◆ Extrait du document:
#####

Une histoire de volontés et de relations

Matthieu 21, 28-32

 

Chers frères et sœurs, la morale de cette histoire c’est qu’il vaut mieux dire « non » puis obéir que dire « oui » et ne pas obéir.

Amen

On ne me reprochera pas la longueur de ma prédication…

 

A moins que… A moins que je continue à ne pas voir dans les paraboles des contes dont il faudrait tirer une morale mais des histoires qui nous questionnent et nous font réfléchir.

Ce matin, nous réfléchirons sur la volonté et sur la relation, la relation entre le père et ses enfants mais aussi sur la relation entre les enfants…

Faire la volonté

Jésus termine son histoire par une question, entendons un peu cette question : « Lequel des deux a fait la volonté du père ? »

#####

◆ Données à examiner:
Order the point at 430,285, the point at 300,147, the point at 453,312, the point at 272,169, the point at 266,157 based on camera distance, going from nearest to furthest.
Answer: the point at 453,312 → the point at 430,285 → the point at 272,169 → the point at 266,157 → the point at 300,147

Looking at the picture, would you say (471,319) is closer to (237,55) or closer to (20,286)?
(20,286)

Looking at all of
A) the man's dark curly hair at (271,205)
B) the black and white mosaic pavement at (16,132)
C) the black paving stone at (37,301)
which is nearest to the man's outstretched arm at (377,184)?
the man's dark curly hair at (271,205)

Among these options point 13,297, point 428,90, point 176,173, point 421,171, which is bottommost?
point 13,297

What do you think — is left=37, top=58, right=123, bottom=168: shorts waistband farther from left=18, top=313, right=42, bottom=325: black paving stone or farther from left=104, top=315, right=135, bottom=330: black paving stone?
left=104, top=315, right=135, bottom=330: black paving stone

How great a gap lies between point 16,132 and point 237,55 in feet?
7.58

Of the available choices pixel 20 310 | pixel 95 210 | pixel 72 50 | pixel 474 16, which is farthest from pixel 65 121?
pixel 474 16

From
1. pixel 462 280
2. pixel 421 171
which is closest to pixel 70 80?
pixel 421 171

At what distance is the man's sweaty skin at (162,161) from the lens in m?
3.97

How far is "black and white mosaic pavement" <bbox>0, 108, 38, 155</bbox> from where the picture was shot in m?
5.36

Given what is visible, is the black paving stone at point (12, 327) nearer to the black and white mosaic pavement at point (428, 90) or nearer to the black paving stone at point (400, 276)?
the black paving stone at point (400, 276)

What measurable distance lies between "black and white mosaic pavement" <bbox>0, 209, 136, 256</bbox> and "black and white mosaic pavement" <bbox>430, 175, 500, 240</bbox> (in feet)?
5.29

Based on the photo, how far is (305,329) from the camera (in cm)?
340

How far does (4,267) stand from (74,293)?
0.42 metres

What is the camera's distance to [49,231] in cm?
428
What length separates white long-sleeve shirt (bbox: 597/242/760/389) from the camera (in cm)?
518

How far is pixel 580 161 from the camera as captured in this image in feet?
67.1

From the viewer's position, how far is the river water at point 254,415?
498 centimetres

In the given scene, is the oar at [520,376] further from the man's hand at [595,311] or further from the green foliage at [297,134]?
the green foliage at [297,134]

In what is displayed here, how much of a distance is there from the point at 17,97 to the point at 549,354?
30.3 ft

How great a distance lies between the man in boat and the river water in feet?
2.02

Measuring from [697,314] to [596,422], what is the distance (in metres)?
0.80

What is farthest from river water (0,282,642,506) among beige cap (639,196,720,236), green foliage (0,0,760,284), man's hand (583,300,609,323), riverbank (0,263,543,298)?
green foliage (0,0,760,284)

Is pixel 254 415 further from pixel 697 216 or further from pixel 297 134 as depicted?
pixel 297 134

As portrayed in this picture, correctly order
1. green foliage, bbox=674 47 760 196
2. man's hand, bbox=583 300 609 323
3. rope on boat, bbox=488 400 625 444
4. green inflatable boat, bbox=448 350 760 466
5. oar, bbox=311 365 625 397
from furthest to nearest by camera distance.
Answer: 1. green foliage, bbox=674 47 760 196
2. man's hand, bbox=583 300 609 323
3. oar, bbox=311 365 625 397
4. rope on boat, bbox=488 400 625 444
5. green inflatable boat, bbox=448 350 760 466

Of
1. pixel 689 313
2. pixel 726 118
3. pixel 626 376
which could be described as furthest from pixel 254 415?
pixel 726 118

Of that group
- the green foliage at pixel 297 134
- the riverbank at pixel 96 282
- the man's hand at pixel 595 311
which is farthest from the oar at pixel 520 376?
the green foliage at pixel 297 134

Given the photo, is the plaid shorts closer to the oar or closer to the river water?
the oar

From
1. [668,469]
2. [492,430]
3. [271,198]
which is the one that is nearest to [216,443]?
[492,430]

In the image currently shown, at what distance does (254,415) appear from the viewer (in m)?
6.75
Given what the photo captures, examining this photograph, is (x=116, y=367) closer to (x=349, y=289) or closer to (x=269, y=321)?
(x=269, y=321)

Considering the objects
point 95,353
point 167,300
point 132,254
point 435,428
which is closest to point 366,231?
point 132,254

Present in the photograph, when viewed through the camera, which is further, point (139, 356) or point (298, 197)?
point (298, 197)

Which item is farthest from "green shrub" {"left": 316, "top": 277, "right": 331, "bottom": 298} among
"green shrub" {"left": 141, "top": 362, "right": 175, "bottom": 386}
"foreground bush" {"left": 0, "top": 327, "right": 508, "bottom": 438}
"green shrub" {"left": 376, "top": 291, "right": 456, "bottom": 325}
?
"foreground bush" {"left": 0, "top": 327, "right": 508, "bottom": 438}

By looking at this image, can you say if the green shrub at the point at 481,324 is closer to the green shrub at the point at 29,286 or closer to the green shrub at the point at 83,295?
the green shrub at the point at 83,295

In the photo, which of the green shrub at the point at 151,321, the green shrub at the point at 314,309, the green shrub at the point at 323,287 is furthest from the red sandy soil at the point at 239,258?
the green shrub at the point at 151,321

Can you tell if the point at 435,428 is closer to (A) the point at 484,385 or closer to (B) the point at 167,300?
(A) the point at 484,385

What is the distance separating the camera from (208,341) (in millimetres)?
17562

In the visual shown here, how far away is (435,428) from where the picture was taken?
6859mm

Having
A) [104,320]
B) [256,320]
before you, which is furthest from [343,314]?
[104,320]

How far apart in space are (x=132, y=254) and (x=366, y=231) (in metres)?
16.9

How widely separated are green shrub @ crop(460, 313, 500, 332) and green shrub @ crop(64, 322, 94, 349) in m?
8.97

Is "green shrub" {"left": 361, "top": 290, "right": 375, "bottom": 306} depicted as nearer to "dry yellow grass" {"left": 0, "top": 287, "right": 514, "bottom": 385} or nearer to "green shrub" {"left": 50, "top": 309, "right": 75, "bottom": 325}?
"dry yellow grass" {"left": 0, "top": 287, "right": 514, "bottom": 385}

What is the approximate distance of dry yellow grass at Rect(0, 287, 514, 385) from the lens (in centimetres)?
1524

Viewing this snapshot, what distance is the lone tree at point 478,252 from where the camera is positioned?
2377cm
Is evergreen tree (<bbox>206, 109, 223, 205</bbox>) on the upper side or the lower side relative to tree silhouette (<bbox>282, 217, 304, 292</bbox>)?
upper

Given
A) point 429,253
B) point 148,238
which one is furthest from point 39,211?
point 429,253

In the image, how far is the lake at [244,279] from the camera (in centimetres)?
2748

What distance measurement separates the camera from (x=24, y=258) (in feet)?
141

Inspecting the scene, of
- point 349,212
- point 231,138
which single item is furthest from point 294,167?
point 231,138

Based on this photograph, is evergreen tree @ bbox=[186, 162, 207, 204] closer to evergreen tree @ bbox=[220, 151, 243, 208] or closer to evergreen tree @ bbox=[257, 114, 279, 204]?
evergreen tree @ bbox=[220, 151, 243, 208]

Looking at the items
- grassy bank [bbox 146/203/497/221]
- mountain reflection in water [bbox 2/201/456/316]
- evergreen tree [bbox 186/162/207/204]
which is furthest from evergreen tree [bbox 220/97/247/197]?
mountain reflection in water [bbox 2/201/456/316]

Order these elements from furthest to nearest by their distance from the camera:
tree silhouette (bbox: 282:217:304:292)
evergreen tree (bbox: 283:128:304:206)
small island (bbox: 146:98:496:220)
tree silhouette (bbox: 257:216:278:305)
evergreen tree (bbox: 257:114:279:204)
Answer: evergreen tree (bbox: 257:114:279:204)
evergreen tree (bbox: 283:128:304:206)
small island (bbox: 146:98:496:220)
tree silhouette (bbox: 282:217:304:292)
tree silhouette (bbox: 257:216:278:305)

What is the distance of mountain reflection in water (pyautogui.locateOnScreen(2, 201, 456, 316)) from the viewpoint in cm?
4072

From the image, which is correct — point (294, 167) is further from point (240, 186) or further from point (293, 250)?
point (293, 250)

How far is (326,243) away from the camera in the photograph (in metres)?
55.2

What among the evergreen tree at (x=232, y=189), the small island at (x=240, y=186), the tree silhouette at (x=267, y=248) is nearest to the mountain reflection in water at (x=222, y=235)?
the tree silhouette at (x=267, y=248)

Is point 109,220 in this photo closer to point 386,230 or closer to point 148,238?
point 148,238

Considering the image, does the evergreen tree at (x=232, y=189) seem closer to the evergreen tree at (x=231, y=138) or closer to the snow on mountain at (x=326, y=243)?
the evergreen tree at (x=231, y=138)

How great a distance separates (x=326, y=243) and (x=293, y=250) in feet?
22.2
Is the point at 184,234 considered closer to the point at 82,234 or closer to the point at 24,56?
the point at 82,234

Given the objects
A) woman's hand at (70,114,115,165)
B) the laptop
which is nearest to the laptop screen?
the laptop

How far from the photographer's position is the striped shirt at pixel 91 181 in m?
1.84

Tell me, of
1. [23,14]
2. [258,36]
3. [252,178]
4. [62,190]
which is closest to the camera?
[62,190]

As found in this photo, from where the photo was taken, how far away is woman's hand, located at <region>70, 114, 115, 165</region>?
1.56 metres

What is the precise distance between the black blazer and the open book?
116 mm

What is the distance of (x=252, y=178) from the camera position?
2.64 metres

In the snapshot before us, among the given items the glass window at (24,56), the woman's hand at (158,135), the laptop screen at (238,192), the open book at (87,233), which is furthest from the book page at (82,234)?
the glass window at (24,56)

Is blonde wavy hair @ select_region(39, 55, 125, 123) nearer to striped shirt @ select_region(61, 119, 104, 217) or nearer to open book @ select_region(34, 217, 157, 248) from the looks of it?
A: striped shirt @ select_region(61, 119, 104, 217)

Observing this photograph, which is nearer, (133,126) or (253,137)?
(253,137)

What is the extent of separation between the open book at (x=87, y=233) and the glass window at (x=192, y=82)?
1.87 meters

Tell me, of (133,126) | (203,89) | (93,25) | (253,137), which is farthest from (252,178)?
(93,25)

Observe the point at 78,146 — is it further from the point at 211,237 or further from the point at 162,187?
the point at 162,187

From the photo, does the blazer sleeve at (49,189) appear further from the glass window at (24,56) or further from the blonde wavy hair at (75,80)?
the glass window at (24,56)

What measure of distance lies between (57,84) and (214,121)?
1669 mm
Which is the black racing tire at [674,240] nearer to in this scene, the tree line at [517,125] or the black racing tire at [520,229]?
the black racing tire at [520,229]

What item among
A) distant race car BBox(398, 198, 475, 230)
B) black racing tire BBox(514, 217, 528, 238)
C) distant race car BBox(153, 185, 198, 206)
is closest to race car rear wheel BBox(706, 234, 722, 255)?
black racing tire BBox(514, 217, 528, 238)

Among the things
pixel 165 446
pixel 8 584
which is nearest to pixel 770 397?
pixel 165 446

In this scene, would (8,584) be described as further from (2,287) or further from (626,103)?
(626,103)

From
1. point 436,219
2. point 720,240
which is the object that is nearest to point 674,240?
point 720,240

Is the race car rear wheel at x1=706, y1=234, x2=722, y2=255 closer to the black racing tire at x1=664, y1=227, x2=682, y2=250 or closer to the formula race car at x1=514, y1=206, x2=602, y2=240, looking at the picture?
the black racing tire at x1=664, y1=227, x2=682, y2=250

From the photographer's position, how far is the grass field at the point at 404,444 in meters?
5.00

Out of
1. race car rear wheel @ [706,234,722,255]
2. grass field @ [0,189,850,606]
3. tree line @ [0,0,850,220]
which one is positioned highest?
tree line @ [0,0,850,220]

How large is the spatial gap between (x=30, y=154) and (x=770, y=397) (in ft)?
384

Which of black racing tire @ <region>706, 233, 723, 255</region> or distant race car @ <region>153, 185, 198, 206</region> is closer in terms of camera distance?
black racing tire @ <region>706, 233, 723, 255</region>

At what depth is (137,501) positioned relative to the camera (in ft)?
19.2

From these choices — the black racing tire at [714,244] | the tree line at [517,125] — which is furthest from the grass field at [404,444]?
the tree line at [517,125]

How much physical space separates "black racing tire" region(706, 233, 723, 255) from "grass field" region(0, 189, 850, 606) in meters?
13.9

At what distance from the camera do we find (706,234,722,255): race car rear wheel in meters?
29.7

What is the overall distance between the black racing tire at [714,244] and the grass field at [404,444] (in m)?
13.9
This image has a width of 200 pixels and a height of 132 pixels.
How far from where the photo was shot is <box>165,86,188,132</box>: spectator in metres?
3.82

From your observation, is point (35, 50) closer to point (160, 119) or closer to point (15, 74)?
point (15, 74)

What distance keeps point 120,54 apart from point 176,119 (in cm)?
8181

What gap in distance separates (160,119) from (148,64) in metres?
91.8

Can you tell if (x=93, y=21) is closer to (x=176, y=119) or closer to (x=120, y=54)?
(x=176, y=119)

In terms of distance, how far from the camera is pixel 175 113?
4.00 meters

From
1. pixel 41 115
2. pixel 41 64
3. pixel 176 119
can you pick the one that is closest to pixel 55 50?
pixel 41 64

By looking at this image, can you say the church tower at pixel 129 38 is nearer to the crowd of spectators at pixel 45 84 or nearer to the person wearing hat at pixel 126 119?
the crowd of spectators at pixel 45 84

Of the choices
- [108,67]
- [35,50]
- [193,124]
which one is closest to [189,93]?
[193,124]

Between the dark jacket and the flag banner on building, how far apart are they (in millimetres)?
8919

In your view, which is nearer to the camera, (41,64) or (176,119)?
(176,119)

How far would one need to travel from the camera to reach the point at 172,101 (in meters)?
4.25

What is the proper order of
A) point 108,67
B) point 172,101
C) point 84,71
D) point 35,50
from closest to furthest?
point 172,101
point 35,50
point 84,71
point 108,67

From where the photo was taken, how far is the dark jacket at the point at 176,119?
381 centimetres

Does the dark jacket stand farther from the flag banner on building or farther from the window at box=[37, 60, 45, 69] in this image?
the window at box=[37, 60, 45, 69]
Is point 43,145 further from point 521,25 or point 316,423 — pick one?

#####

◆ Tâche à réaliser:
Répondez à ces questions sur l'extrait de prédication :
(a) Quel passage biblique figure sous le titre ?
(b) Sur quelles deux notions la réflexion de « ce matin » doit-elle porter ?
(c) Par quelle question Jésus termine-t-il son histoire ?

◆ Réponse à l'exercice:
(a) Matthieu 21, 28-32.
(b) Sur la volonté et sur la relation.
(c) « Lequel des deux a fait la volonté du père ? »